-- start --

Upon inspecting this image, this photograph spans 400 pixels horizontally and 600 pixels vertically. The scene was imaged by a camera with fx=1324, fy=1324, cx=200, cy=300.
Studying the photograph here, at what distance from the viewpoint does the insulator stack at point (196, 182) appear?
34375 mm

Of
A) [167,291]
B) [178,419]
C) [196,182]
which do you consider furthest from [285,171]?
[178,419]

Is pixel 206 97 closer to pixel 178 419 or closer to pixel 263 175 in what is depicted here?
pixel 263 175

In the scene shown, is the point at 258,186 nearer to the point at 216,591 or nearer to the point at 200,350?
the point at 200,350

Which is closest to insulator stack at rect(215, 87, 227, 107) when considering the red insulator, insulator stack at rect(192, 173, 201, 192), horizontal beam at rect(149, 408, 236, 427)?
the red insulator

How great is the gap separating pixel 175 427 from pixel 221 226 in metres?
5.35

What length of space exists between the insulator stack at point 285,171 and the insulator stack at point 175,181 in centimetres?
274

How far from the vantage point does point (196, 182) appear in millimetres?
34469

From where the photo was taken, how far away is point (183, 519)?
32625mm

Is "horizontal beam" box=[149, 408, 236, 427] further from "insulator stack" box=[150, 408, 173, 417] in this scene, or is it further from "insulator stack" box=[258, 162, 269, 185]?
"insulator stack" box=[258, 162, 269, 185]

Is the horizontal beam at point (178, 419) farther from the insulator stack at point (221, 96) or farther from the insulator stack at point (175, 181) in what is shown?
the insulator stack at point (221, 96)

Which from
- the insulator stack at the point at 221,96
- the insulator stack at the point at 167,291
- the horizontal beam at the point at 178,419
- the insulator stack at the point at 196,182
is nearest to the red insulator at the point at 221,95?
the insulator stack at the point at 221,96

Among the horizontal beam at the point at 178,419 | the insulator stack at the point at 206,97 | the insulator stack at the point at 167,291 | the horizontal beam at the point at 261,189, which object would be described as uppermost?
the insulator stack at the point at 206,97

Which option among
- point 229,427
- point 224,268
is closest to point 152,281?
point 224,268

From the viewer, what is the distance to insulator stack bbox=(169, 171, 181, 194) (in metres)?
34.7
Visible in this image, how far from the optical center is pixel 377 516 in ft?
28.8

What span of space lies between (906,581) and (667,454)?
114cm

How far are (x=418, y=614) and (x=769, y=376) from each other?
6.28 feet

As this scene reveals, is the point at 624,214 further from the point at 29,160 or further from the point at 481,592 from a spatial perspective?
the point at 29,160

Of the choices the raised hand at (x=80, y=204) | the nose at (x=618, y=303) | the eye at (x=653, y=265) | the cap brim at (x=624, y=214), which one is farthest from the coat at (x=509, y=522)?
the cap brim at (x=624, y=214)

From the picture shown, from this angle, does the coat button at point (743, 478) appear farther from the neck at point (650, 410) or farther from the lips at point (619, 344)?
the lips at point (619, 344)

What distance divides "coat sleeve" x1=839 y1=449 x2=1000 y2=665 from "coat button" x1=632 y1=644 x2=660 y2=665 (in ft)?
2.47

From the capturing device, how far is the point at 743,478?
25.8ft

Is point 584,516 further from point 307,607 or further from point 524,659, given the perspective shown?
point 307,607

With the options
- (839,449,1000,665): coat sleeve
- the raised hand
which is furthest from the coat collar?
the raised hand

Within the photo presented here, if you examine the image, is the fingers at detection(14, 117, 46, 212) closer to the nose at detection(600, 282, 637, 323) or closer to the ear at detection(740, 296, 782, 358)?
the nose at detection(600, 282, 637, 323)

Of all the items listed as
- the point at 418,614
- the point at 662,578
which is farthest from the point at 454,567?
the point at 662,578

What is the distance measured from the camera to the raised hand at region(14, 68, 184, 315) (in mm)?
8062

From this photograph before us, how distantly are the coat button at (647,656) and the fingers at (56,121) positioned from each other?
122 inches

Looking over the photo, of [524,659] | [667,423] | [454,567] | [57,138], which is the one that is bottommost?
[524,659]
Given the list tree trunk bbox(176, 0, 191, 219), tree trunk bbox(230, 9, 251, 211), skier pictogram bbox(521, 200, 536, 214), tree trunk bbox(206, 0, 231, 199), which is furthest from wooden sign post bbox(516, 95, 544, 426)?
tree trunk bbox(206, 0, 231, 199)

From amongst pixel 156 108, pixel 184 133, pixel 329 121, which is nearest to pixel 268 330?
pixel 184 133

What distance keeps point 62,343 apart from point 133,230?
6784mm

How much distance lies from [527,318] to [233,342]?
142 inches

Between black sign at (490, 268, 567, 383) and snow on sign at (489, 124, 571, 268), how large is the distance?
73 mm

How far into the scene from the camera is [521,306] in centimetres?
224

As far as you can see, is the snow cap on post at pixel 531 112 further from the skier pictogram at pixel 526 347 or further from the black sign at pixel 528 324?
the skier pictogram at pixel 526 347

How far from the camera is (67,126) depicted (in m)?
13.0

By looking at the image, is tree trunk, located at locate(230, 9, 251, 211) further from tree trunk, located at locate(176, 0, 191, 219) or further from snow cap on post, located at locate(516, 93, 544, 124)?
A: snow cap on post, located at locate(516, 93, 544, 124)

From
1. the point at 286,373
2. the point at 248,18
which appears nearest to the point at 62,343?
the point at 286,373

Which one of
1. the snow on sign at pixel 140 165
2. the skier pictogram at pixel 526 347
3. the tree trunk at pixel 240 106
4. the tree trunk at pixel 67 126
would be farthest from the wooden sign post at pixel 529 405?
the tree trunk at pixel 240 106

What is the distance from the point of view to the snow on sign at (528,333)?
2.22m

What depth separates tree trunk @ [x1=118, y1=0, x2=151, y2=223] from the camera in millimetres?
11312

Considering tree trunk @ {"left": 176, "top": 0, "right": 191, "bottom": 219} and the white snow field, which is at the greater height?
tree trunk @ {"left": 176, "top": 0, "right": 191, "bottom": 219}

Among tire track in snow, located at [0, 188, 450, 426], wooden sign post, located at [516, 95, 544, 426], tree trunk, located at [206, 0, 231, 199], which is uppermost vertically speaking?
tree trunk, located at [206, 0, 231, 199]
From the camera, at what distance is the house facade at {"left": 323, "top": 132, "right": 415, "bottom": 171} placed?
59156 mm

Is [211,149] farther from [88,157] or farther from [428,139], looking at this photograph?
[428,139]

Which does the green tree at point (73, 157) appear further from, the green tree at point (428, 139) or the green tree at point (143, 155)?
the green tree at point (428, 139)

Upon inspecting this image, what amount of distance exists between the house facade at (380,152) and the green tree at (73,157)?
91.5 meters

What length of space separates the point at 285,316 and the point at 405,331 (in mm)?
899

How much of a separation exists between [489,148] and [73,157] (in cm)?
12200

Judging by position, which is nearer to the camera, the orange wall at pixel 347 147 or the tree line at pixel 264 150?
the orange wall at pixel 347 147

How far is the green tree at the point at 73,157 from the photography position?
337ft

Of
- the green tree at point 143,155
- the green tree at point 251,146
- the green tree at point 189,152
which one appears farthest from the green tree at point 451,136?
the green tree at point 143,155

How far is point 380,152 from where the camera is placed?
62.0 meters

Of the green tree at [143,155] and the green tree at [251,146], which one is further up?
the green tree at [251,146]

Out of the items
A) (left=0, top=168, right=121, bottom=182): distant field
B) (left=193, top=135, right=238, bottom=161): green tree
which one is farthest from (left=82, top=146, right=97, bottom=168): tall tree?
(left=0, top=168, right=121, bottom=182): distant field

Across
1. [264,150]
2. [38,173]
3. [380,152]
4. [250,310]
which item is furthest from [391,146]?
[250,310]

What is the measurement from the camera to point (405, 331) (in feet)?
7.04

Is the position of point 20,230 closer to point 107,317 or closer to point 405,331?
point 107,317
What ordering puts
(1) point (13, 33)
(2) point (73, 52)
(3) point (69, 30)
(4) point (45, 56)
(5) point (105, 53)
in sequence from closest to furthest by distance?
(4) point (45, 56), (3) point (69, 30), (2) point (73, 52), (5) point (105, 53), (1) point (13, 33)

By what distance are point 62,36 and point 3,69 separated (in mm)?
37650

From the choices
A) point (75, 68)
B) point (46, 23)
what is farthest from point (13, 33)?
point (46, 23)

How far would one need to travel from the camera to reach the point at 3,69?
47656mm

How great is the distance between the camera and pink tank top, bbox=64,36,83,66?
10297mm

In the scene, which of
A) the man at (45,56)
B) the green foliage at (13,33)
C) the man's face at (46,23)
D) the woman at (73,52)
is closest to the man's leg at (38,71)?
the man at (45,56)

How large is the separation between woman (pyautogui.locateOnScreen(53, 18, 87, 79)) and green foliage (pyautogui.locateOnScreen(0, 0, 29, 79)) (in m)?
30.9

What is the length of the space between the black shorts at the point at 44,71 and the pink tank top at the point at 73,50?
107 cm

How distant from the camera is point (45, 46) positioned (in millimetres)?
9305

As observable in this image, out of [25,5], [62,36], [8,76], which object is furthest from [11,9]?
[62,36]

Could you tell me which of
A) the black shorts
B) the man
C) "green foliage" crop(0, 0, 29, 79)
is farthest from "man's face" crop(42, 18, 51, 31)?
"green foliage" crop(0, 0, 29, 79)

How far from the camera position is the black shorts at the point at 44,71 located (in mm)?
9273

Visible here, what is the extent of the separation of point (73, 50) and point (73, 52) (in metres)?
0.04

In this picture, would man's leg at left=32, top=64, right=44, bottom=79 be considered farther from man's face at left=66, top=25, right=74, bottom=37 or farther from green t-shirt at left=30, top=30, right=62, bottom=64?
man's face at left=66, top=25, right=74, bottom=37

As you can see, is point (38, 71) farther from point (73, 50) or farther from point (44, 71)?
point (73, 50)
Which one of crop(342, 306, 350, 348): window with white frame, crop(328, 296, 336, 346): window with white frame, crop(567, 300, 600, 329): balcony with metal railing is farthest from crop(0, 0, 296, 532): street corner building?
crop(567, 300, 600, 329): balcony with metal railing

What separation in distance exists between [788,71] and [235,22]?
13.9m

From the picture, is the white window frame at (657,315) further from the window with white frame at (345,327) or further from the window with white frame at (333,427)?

-- end --

Write out the stretch of rows from the line containing "What separation in" through the end of the rows as a JSON list of strings, with one string per line and blank lines omitted.

*REPLY TO THE EXERCISE:*
[
  "What separation in distance exists between [788,71] and [235,22]?",
  "13.9m",
  "From the picture, is the white window frame at (657,315) further from the window with white frame at (345,327) or further from the window with white frame at (333,427)?"
]